Extrait du document –
Larguer les "j'en ai marre" par Sandra

Publié le par Nathalie - Tamara

Larguer les "j'en ai marre" par Sandra

Quand Sandra nous livre ses "j'en ai marre"... Se laisser traverser par ces bouffées d'indignation voire de révolte car oui, parfois...la prison est préférée à la liberté et ça peut nous laisser sans voix... pour ensuite retrouver respiration et inspiration

Et oui, parfois aussi et tout au long de l'h(H)istoire, certains ont refusé la sortie de leurs geôles...
"Le maître de la plantation avait réuni tous ses esclaves pour un dîner. A côté de lui était assis l'esclave le plus ancien. Le maître lui dit: "Tu es vieux, si vieux. Je te donne ta liberté. " L'esclave est resté assis. Il n'est pas parti. Il a dit qu'il avait peur, qu'il ne savait pas ce que c'était que d'être libre. "

"Larguer les J'en ai marre
Cela ne fait pas seulement un an, cela fait dix ans.

Dix ans que cela dure à nous faire croire que cela peut durer et, le nez dans le guidon, nous continuons sagement la même affaire, la même histoire sans nom, dont le visage se tord de plus en plus d'une douleur muette, enfouie dans les entrailles de tout.

J'en ai marre.

J'en ai marre de voir que même en remontant jusqu'aux Egyptiens, nous retrouvons les mêmes témoignages d'humains pris de vertige et de désespoir face à l'incontinence globale du genre humain. Une incontinence de bêtises, de froideurs, de guerres, d'outrages qui ne font que se déverser, comme si la seule chose à pouvoir couler était ce tas d'ordures sans fin, généré par un genre humain qui se refuse à exprimer de lui autre chose que ce genre-là tout affligeant.

J'en ai marre au point de me fatiguer moi-même de m'entendre penser cela.

J'en ai marre de voir, de voir tout cela. La violence me fatigue. Elle suinte partout, elle s'accroche comme un sale venin injecté il y a des siècles, qui se reconduit par le passage que nous lui laissons toujours.

Par mes mots, j'en ai marre de le voir aussi, mais je ne veux pas devenir le parangon du tout-va-bien-je-vais-bien ou du que la lumière fuse par-delà le firmament et inonde nos couronnes, alors que nous continuons gentiment d'errer en nous-mêmes et à chaque coin de rue où je ne vois que..

Que des âmes errantes répétant les mêmes gestes obscurs et inconscients, ou si conscients de leur carapace à reluire toujours pour se targuer d'être bien vivant, quant au fond nous ne faisons que nous larmoyer ou nous apitoyer sur tout et sur rien, comme je suis là et lasse d'être en train de le faire.

Mais j'en ai marre aussi de cette putain de culpabilité qui s'accroche à mes cellules comme un héritage obligé, pour mieux nous soumettre à tout et à soi-même aussi, puisqu'il faut bien obéir au système et à toi-même, bon vieux système intégré si profondément, que tu ne sais même plus voir à quel point tu vivotes dans des schémas tout appris, qui te font te sentir fort ou bien soumis, c'est comme on veut, c'est du pareil au même de toute façon.

Données fournies –
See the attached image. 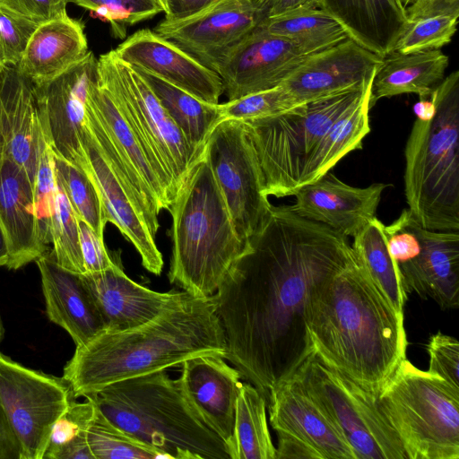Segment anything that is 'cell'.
Returning <instances> with one entry per match:
<instances>
[{
	"label": "cell",
	"mask_w": 459,
	"mask_h": 459,
	"mask_svg": "<svg viewBox=\"0 0 459 459\" xmlns=\"http://www.w3.org/2000/svg\"><path fill=\"white\" fill-rule=\"evenodd\" d=\"M354 256L347 237L272 205L212 295L225 359L267 403L314 352L307 323L314 291Z\"/></svg>",
	"instance_id": "cell-1"
},
{
	"label": "cell",
	"mask_w": 459,
	"mask_h": 459,
	"mask_svg": "<svg viewBox=\"0 0 459 459\" xmlns=\"http://www.w3.org/2000/svg\"><path fill=\"white\" fill-rule=\"evenodd\" d=\"M307 323L315 354L375 397L406 359L403 313L356 255L314 291Z\"/></svg>",
	"instance_id": "cell-2"
},
{
	"label": "cell",
	"mask_w": 459,
	"mask_h": 459,
	"mask_svg": "<svg viewBox=\"0 0 459 459\" xmlns=\"http://www.w3.org/2000/svg\"><path fill=\"white\" fill-rule=\"evenodd\" d=\"M226 339L212 296L191 294L152 319L121 331H101L76 346L62 377L74 398L208 354L225 356Z\"/></svg>",
	"instance_id": "cell-3"
},
{
	"label": "cell",
	"mask_w": 459,
	"mask_h": 459,
	"mask_svg": "<svg viewBox=\"0 0 459 459\" xmlns=\"http://www.w3.org/2000/svg\"><path fill=\"white\" fill-rule=\"evenodd\" d=\"M405 150L408 209L425 229L459 231V71L415 105Z\"/></svg>",
	"instance_id": "cell-4"
},
{
	"label": "cell",
	"mask_w": 459,
	"mask_h": 459,
	"mask_svg": "<svg viewBox=\"0 0 459 459\" xmlns=\"http://www.w3.org/2000/svg\"><path fill=\"white\" fill-rule=\"evenodd\" d=\"M169 211L172 216L170 283L194 297L212 296L246 243L236 230L204 154Z\"/></svg>",
	"instance_id": "cell-5"
},
{
	"label": "cell",
	"mask_w": 459,
	"mask_h": 459,
	"mask_svg": "<svg viewBox=\"0 0 459 459\" xmlns=\"http://www.w3.org/2000/svg\"><path fill=\"white\" fill-rule=\"evenodd\" d=\"M86 397L109 421L167 458L230 459L225 443L166 370L116 382Z\"/></svg>",
	"instance_id": "cell-6"
},
{
	"label": "cell",
	"mask_w": 459,
	"mask_h": 459,
	"mask_svg": "<svg viewBox=\"0 0 459 459\" xmlns=\"http://www.w3.org/2000/svg\"><path fill=\"white\" fill-rule=\"evenodd\" d=\"M376 402L407 459H459V389L404 359Z\"/></svg>",
	"instance_id": "cell-7"
},
{
	"label": "cell",
	"mask_w": 459,
	"mask_h": 459,
	"mask_svg": "<svg viewBox=\"0 0 459 459\" xmlns=\"http://www.w3.org/2000/svg\"><path fill=\"white\" fill-rule=\"evenodd\" d=\"M374 76L359 87L242 120L268 197L293 195L301 187L312 151L331 125L365 94Z\"/></svg>",
	"instance_id": "cell-8"
},
{
	"label": "cell",
	"mask_w": 459,
	"mask_h": 459,
	"mask_svg": "<svg viewBox=\"0 0 459 459\" xmlns=\"http://www.w3.org/2000/svg\"><path fill=\"white\" fill-rule=\"evenodd\" d=\"M86 123L100 152L142 209L151 232L156 236L159 213L169 209L176 192L125 113L99 82L98 73L88 88Z\"/></svg>",
	"instance_id": "cell-9"
},
{
	"label": "cell",
	"mask_w": 459,
	"mask_h": 459,
	"mask_svg": "<svg viewBox=\"0 0 459 459\" xmlns=\"http://www.w3.org/2000/svg\"><path fill=\"white\" fill-rule=\"evenodd\" d=\"M99 82L108 91L143 143L169 178L176 192L203 158L161 106L147 82L114 50L97 62Z\"/></svg>",
	"instance_id": "cell-10"
},
{
	"label": "cell",
	"mask_w": 459,
	"mask_h": 459,
	"mask_svg": "<svg viewBox=\"0 0 459 459\" xmlns=\"http://www.w3.org/2000/svg\"><path fill=\"white\" fill-rule=\"evenodd\" d=\"M319 404L353 448L357 459H407L376 397L313 352L292 377Z\"/></svg>",
	"instance_id": "cell-11"
},
{
	"label": "cell",
	"mask_w": 459,
	"mask_h": 459,
	"mask_svg": "<svg viewBox=\"0 0 459 459\" xmlns=\"http://www.w3.org/2000/svg\"><path fill=\"white\" fill-rule=\"evenodd\" d=\"M74 399L62 377L27 368L0 351V403L24 459H43L54 424Z\"/></svg>",
	"instance_id": "cell-12"
},
{
	"label": "cell",
	"mask_w": 459,
	"mask_h": 459,
	"mask_svg": "<svg viewBox=\"0 0 459 459\" xmlns=\"http://www.w3.org/2000/svg\"><path fill=\"white\" fill-rule=\"evenodd\" d=\"M204 156L223 195L239 238L246 243L272 204L242 120L223 119L212 131Z\"/></svg>",
	"instance_id": "cell-13"
},
{
	"label": "cell",
	"mask_w": 459,
	"mask_h": 459,
	"mask_svg": "<svg viewBox=\"0 0 459 459\" xmlns=\"http://www.w3.org/2000/svg\"><path fill=\"white\" fill-rule=\"evenodd\" d=\"M267 405L278 436L276 459H357L335 423L294 377L271 393Z\"/></svg>",
	"instance_id": "cell-14"
},
{
	"label": "cell",
	"mask_w": 459,
	"mask_h": 459,
	"mask_svg": "<svg viewBox=\"0 0 459 459\" xmlns=\"http://www.w3.org/2000/svg\"><path fill=\"white\" fill-rule=\"evenodd\" d=\"M91 51L57 77L34 85L38 111L48 144L55 155L84 170L86 100L91 82L97 75Z\"/></svg>",
	"instance_id": "cell-15"
},
{
	"label": "cell",
	"mask_w": 459,
	"mask_h": 459,
	"mask_svg": "<svg viewBox=\"0 0 459 459\" xmlns=\"http://www.w3.org/2000/svg\"><path fill=\"white\" fill-rule=\"evenodd\" d=\"M261 22L251 0H223L182 20L163 19L154 31L215 72L229 51Z\"/></svg>",
	"instance_id": "cell-16"
},
{
	"label": "cell",
	"mask_w": 459,
	"mask_h": 459,
	"mask_svg": "<svg viewBox=\"0 0 459 459\" xmlns=\"http://www.w3.org/2000/svg\"><path fill=\"white\" fill-rule=\"evenodd\" d=\"M289 39L257 26L218 64L228 100L282 83L306 58Z\"/></svg>",
	"instance_id": "cell-17"
},
{
	"label": "cell",
	"mask_w": 459,
	"mask_h": 459,
	"mask_svg": "<svg viewBox=\"0 0 459 459\" xmlns=\"http://www.w3.org/2000/svg\"><path fill=\"white\" fill-rule=\"evenodd\" d=\"M114 51L121 61L147 71L203 101L218 104L224 93L221 79L214 71L150 29L135 31Z\"/></svg>",
	"instance_id": "cell-18"
},
{
	"label": "cell",
	"mask_w": 459,
	"mask_h": 459,
	"mask_svg": "<svg viewBox=\"0 0 459 459\" xmlns=\"http://www.w3.org/2000/svg\"><path fill=\"white\" fill-rule=\"evenodd\" d=\"M381 62V56L349 38L307 56L281 85L299 105L361 86Z\"/></svg>",
	"instance_id": "cell-19"
},
{
	"label": "cell",
	"mask_w": 459,
	"mask_h": 459,
	"mask_svg": "<svg viewBox=\"0 0 459 459\" xmlns=\"http://www.w3.org/2000/svg\"><path fill=\"white\" fill-rule=\"evenodd\" d=\"M386 186L384 183L366 187L352 186L328 171L301 186L293 195L296 202L290 208L302 218L353 238L376 217Z\"/></svg>",
	"instance_id": "cell-20"
},
{
	"label": "cell",
	"mask_w": 459,
	"mask_h": 459,
	"mask_svg": "<svg viewBox=\"0 0 459 459\" xmlns=\"http://www.w3.org/2000/svg\"><path fill=\"white\" fill-rule=\"evenodd\" d=\"M178 385L198 417L225 443L227 452L235 423L241 375L218 354L200 355L180 364Z\"/></svg>",
	"instance_id": "cell-21"
},
{
	"label": "cell",
	"mask_w": 459,
	"mask_h": 459,
	"mask_svg": "<svg viewBox=\"0 0 459 459\" xmlns=\"http://www.w3.org/2000/svg\"><path fill=\"white\" fill-rule=\"evenodd\" d=\"M105 331H121L142 325L174 302L186 298V291L159 292L130 279L115 264L106 270L81 274Z\"/></svg>",
	"instance_id": "cell-22"
},
{
	"label": "cell",
	"mask_w": 459,
	"mask_h": 459,
	"mask_svg": "<svg viewBox=\"0 0 459 459\" xmlns=\"http://www.w3.org/2000/svg\"><path fill=\"white\" fill-rule=\"evenodd\" d=\"M0 124L4 155L22 167L34 186L39 160L48 146L33 83L14 66L0 70Z\"/></svg>",
	"instance_id": "cell-23"
},
{
	"label": "cell",
	"mask_w": 459,
	"mask_h": 459,
	"mask_svg": "<svg viewBox=\"0 0 459 459\" xmlns=\"http://www.w3.org/2000/svg\"><path fill=\"white\" fill-rule=\"evenodd\" d=\"M82 145L87 158L84 170L99 191L106 222L114 224L134 245L147 271L160 275L164 262L155 236L151 232L143 212L100 152L87 123Z\"/></svg>",
	"instance_id": "cell-24"
},
{
	"label": "cell",
	"mask_w": 459,
	"mask_h": 459,
	"mask_svg": "<svg viewBox=\"0 0 459 459\" xmlns=\"http://www.w3.org/2000/svg\"><path fill=\"white\" fill-rule=\"evenodd\" d=\"M407 293L432 299L442 309L459 306V232L420 226L410 259L397 265Z\"/></svg>",
	"instance_id": "cell-25"
},
{
	"label": "cell",
	"mask_w": 459,
	"mask_h": 459,
	"mask_svg": "<svg viewBox=\"0 0 459 459\" xmlns=\"http://www.w3.org/2000/svg\"><path fill=\"white\" fill-rule=\"evenodd\" d=\"M48 319L81 346L104 330L102 319L81 274L62 267L53 253L36 261Z\"/></svg>",
	"instance_id": "cell-26"
},
{
	"label": "cell",
	"mask_w": 459,
	"mask_h": 459,
	"mask_svg": "<svg viewBox=\"0 0 459 459\" xmlns=\"http://www.w3.org/2000/svg\"><path fill=\"white\" fill-rule=\"evenodd\" d=\"M0 226L8 247V269L18 270L47 253L38 237L32 183L4 154L0 164Z\"/></svg>",
	"instance_id": "cell-27"
},
{
	"label": "cell",
	"mask_w": 459,
	"mask_h": 459,
	"mask_svg": "<svg viewBox=\"0 0 459 459\" xmlns=\"http://www.w3.org/2000/svg\"><path fill=\"white\" fill-rule=\"evenodd\" d=\"M348 37L382 58L390 53L409 20L399 0H320Z\"/></svg>",
	"instance_id": "cell-28"
},
{
	"label": "cell",
	"mask_w": 459,
	"mask_h": 459,
	"mask_svg": "<svg viewBox=\"0 0 459 459\" xmlns=\"http://www.w3.org/2000/svg\"><path fill=\"white\" fill-rule=\"evenodd\" d=\"M88 52L83 24L65 15L37 27L16 68L38 85L62 74Z\"/></svg>",
	"instance_id": "cell-29"
},
{
	"label": "cell",
	"mask_w": 459,
	"mask_h": 459,
	"mask_svg": "<svg viewBox=\"0 0 459 459\" xmlns=\"http://www.w3.org/2000/svg\"><path fill=\"white\" fill-rule=\"evenodd\" d=\"M448 64V56L440 49L410 54L391 51L375 74L371 107L380 99L402 94L429 96L446 77Z\"/></svg>",
	"instance_id": "cell-30"
},
{
	"label": "cell",
	"mask_w": 459,
	"mask_h": 459,
	"mask_svg": "<svg viewBox=\"0 0 459 459\" xmlns=\"http://www.w3.org/2000/svg\"><path fill=\"white\" fill-rule=\"evenodd\" d=\"M371 93L372 84L353 106L331 125L307 160L301 186L331 171L344 156L361 147L363 139L370 132L368 113L372 108Z\"/></svg>",
	"instance_id": "cell-31"
},
{
	"label": "cell",
	"mask_w": 459,
	"mask_h": 459,
	"mask_svg": "<svg viewBox=\"0 0 459 459\" xmlns=\"http://www.w3.org/2000/svg\"><path fill=\"white\" fill-rule=\"evenodd\" d=\"M134 68L191 144L204 152L212 131L222 120L219 103L203 101L147 71Z\"/></svg>",
	"instance_id": "cell-32"
},
{
	"label": "cell",
	"mask_w": 459,
	"mask_h": 459,
	"mask_svg": "<svg viewBox=\"0 0 459 459\" xmlns=\"http://www.w3.org/2000/svg\"><path fill=\"white\" fill-rule=\"evenodd\" d=\"M258 26L290 40L305 56L349 39L343 27L318 7L299 8L270 17Z\"/></svg>",
	"instance_id": "cell-33"
},
{
	"label": "cell",
	"mask_w": 459,
	"mask_h": 459,
	"mask_svg": "<svg viewBox=\"0 0 459 459\" xmlns=\"http://www.w3.org/2000/svg\"><path fill=\"white\" fill-rule=\"evenodd\" d=\"M266 400L249 382L243 383L236 402L230 459H276L266 418Z\"/></svg>",
	"instance_id": "cell-34"
},
{
	"label": "cell",
	"mask_w": 459,
	"mask_h": 459,
	"mask_svg": "<svg viewBox=\"0 0 459 459\" xmlns=\"http://www.w3.org/2000/svg\"><path fill=\"white\" fill-rule=\"evenodd\" d=\"M377 217L353 237L352 250L370 277L396 310L403 313L408 299L401 273L393 259L384 230Z\"/></svg>",
	"instance_id": "cell-35"
},
{
	"label": "cell",
	"mask_w": 459,
	"mask_h": 459,
	"mask_svg": "<svg viewBox=\"0 0 459 459\" xmlns=\"http://www.w3.org/2000/svg\"><path fill=\"white\" fill-rule=\"evenodd\" d=\"M97 413L94 402L74 399L53 426L43 459H95L87 432Z\"/></svg>",
	"instance_id": "cell-36"
},
{
	"label": "cell",
	"mask_w": 459,
	"mask_h": 459,
	"mask_svg": "<svg viewBox=\"0 0 459 459\" xmlns=\"http://www.w3.org/2000/svg\"><path fill=\"white\" fill-rule=\"evenodd\" d=\"M54 170L77 218L104 238L107 222L100 196L92 178L85 170L55 154Z\"/></svg>",
	"instance_id": "cell-37"
},
{
	"label": "cell",
	"mask_w": 459,
	"mask_h": 459,
	"mask_svg": "<svg viewBox=\"0 0 459 459\" xmlns=\"http://www.w3.org/2000/svg\"><path fill=\"white\" fill-rule=\"evenodd\" d=\"M87 439L95 459H164L160 450L137 439L109 421L97 409Z\"/></svg>",
	"instance_id": "cell-38"
},
{
	"label": "cell",
	"mask_w": 459,
	"mask_h": 459,
	"mask_svg": "<svg viewBox=\"0 0 459 459\" xmlns=\"http://www.w3.org/2000/svg\"><path fill=\"white\" fill-rule=\"evenodd\" d=\"M56 195L51 220V251L56 261L74 273H85L79 239L78 218L56 180Z\"/></svg>",
	"instance_id": "cell-39"
},
{
	"label": "cell",
	"mask_w": 459,
	"mask_h": 459,
	"mask_svg": "<svg viewBox=\"0 0 459 459\" xmlns=\"http://www.w3.org/2000/svg\"><path fill=\"white\" fill-rule=\"evenodd\" d=\"M95 13L110 25L116 39H125L127 28L152 19L164 8L159 0H66Z\"/></svg>",
	"instance_id": "cell-40"
},
{
	"label": "cell",
	"mask_w": 459,
	"mask_h": 459,
	"mask_svg": "<svg viewBox=\"0 0 459 459\" xmlns=\"http://www.w3.org/2000/svg\"><path fill=\"white\" fill-rule=\"evenodd\" d=\"M458 15L437 14L409 22L392 51L402 54L440 49L456 32Z\"/></svg>",
	"instance_id": "cell-41"
},
{
	"label": "cell",
	"mask_w": 459,
	"mask_h": 459,
	"mask_svg": "<svg viewBox=\"0 0 459 459\" xmlns=\"http://www.w3.org/2000/svg\"><path fill=\"white\" fill-rule=\"evenodd\" d=\"M56 189L54 153L48 145L40 157L33 186L38 237L41 246L46 250H48V246L51 244V220Z\"/></svg>",
	"instance_id": "cell-42"
},
{
	"label": "cell",
	"mask_w": 459,
	"mask_h": 459,
	"mask_svg": "<svg viewBox=\"0 0 459 459\" xmlns=\"http://www.w3.org/2000/svg\"><path fill=\"white\" fill-rule=\"evenodd\" d=\"M219 106L222 120H247L278 114L296 105L287 91L279 85L222 104L219 103Z\"/></svg>",
	"instance_id": "cell-43"
},
{
	"label": "cell",
	"mask_w": 459,
	"mask_h": 459,
	"mask_svg": "<svg viewBox=\"0 0 459 459\" xmlns=\"http://www.w3.org/2000/svg\"><path fill=\"white\" fill-rule=\"evenodd\" d=\"M39 24L0 9V62L16 67Z\"/></svg>",
	"instance_id": "cell-44"
},
{
	"label": "cell",
	"mask_w": 459,
	"mask_h": 459,
	"mask_svg": "<svg viewBox=\"0 0 459 459\" xmlns=\"http://www.w3.org/2000/svg\"><path fill=\"white\" fill-rule=\"evenodd\" d=\"M426 351L429 355L428 372L443 378L459 389V342L449 335L437 332L432 334Z\"/></svg>",
	"instance_id": "cell-45"
},
{
	"label": "cell",
	"mask_w": 459,
	"mask_h": 459,
	"mask_svg": "<svg viewBox=\"0 0 459 459\" xmlns=\"http://www.w3.org/2000/svg\"><path fill=\"white\" fill-rule=\"evenodd\" d=\"M66 0H0V9L37 24L67 15Z\"/></svg>",
	"instance_id": "cell-46"
},
{
	"label": "cell",
	"mask_w": 459,
	"mask_h": 459,
	"mask_svg": "<svg viewBox=\"0 0 459 459\" xmlns=\"http://www.w3.org/2000/svg\"><path fill=\"white\" fill-rule=\"evenodd\" d=\"M79 239L85 273H93L112 267L116 263L108 255L104 238H100L83 221L78 219Z\"/></svg>",
	"instance_id": "cell-47"
},
{
	"label": "cell",
	"mask_w": 459,
	"mask_h": 459,
	"mask_svg": "<svg viewBox=\"0 0 459 459\" xmlns=\"http://www.w3.org/2000/svg\"><path fill=\"white\" fill-rule=\"evenodd\" d=\"M409 22L420 17L450 14L459 16V0H399Z\"/></svg>",
	"instance_id": "cell-48"
},
{
	"label": "cell",
	"mask_w": 459,
	"mask_h": 459,
	"mask_svg": "<svg viewBox=\"0 0 459 459\" xmlns=\"http://www.w3.org/2000/svg\"><path fill=\"white\" fill-rule=\"evenodd\" d=\"M262 22L296 9L307 7L320 8V0H251Z\"/></svg>",
	"instance_id": "cell-49"
},
{
	"label": "cell",
	"mask_w": 459,
	"mask_h": 459,
	"mask_svg": "<svg viewBox=\"0 0 459 459\" xmlns=\"http://www.w3.org/2000/svg\"><path fill=\"white\" fill-rule=\"evenodd\" d=\"M0 459H24L21 442L0 403Z\"/></svg>",
	"instance_id": "cell-50"
},
{
	"label": "cell",
	"mask_w": 459,
	"mask_h": 459,
	"mask_svg": "<svg viewBox=\"0 0 459 459\" xmlns=\"http://www.w3.org/2000/svg\"><path fill=\"white\" fill-rule=\"evenodd\" d=\"M223 0H166L164 20L178 21L190 17Z\"/></svg>",
	"instance_id": "cell-51"
},
{
	"label": "cell",
	"mask_w": 459,
	"mask_h": 459,
	"mask_svg": "<svg viewBox=\"0 0 459 459\" xmlns=\"http://www.w3.org/2000/svg\"><path fill=\"white\" fill-rule=\"evenodd\" d=\"M9 259L8 247L3 230L0 226V267L6 266Z\"/></svg>",
	"instance_id": "cell-52"
},
{
	"label": "cell",
	"mask_w": 459,
	"mask_h": 459,
	"mask_svg": "<svg viewBox=\"0 0 459 459\" xmlns=\"http://www.w3.org/2000/svg\"><path fill=\"white\" fill-rule=\"evenodd\" d=\"M4 153V139L1 129V124H0V164L2 162V159Z\"/></svg>",
	"instance_id": "cell-53"
},
{
	"label": "cell",
	"mask_w": 459,
	"mask_h": 459,
	"mask_svg": "<svg viewBox=\"0 0 459 459\" xmlns=\"http://www.w3.org/2000/svg\"><path fill=\"white\" fill-rule=\"evenodd\" d=\"M160 2V4H162L163 8H164V12H165V6H166V0H159Z\"/></svg>",
	"instance_id": "cell-54"
},
{
	"label": "cell",
	"mask_w": 459,
	"mask_h": 459,
	"mask_svg": "<svg viewBox=\"0 0 459 459\" xmlns=\"http://www.w3.org/2000/svg\"><path fill=\"white\" fill-rule=\"evenodd\" d=\"M4 67V65L0 62V70Z\"/></svg>",
	"instance_id": "cell-55"
}]
</instances>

Consigne – Rédigez la suite du texte sur les « j'en ai marre » en reprenant juste après sa dernière phrase. Le matériel n'a aucun rapport avec le texte.

Réponse –
Tu paieras la note: ton âme devra continuer de se tenir à l'écart et ainsi de permettre au triste tableau de se ternir, pour que nous continuions d'acheter tous les vernis à venir, faux, et semblant toujours nouveaux, pour briller d'un lustre qui n'illustre que notre couardise et notre immaturité totale face à nous-mêmes et notre évolution.

D'évolution il n'y en aura donc pas. Il faudra toujours refaire le monde avec la même soupe infâme qui ressert la même carotte pour aller au bout du rouleau dans le tombeau.. des Danaïdes.

Il suffira d'un signe oui il suffira d'un signe, et certains se grisent d'en voir partout quand, jusqu'aux extraterrestres qui viendraient nous tirer d'affaire, nous appelons simplement à l'aide chaque jour que Dieu ne fait plus, à la lumière de notre obscurité vendue à coups de scoops, sempiternelles répétitions d'une sagesse étouffée sous l'oreiller.

Sur l'oreiller on y baise ou on y laisse ses souffrances, en larmes sitôt épongées puisqu'il faut sans cesse nous réveiller de ce non-sens constant qui ne ramène jamais à nous qu'une illusion que tout ira mieux demain, forcément, du moins c'est ce que l'on aime à croire, pour ne pas avoir à dire une bonne fois pour toutes: j'en ai marre. Définitivement marre.

Comme on lance les amarres, comme on s'égare pour oser flirter avec une sorte de folie de voir la vérité en face ce truc qui tourne en rond par dizaines d'années et nous ramène sans cesse au même niveau: là où mille fois nous aurions pu dire "j'en ai marre".

J'en ai marre parce que ça suffit. Marre parce que tout arrive à une fin. Marre parce que le fruit mûr tombe à terre et que je le ramasse putain de merde! Marre parce que le progrés dont on veut nous rassasier depuis la naissance est la folie, la seule, celle que l'on enferme pas pourtant, et que l'on laisse faire du mal, détruire, proliférer comme une plaie béante qui s'appelle bientôt la terre, abandonnée de ses gardiens d'un jour.

D'un jour. C'est tout ce que nous sommes depuis tout ce temps. Si peu. Tellement nombreux aussi oui c'est vrai. C'est qu'il nous faut du nombre pour faire changer les choses. Enfin..il paraît. Il paraît que quand nous serons assez.. quand nous serons assez.. quand nous serons assez.. Quoi?

Nous en aurons vraiment assez?
Nous en aurons vraiment marre?
Nous oserons dire "j'en ai marre"?
Nous larguerons les amarres?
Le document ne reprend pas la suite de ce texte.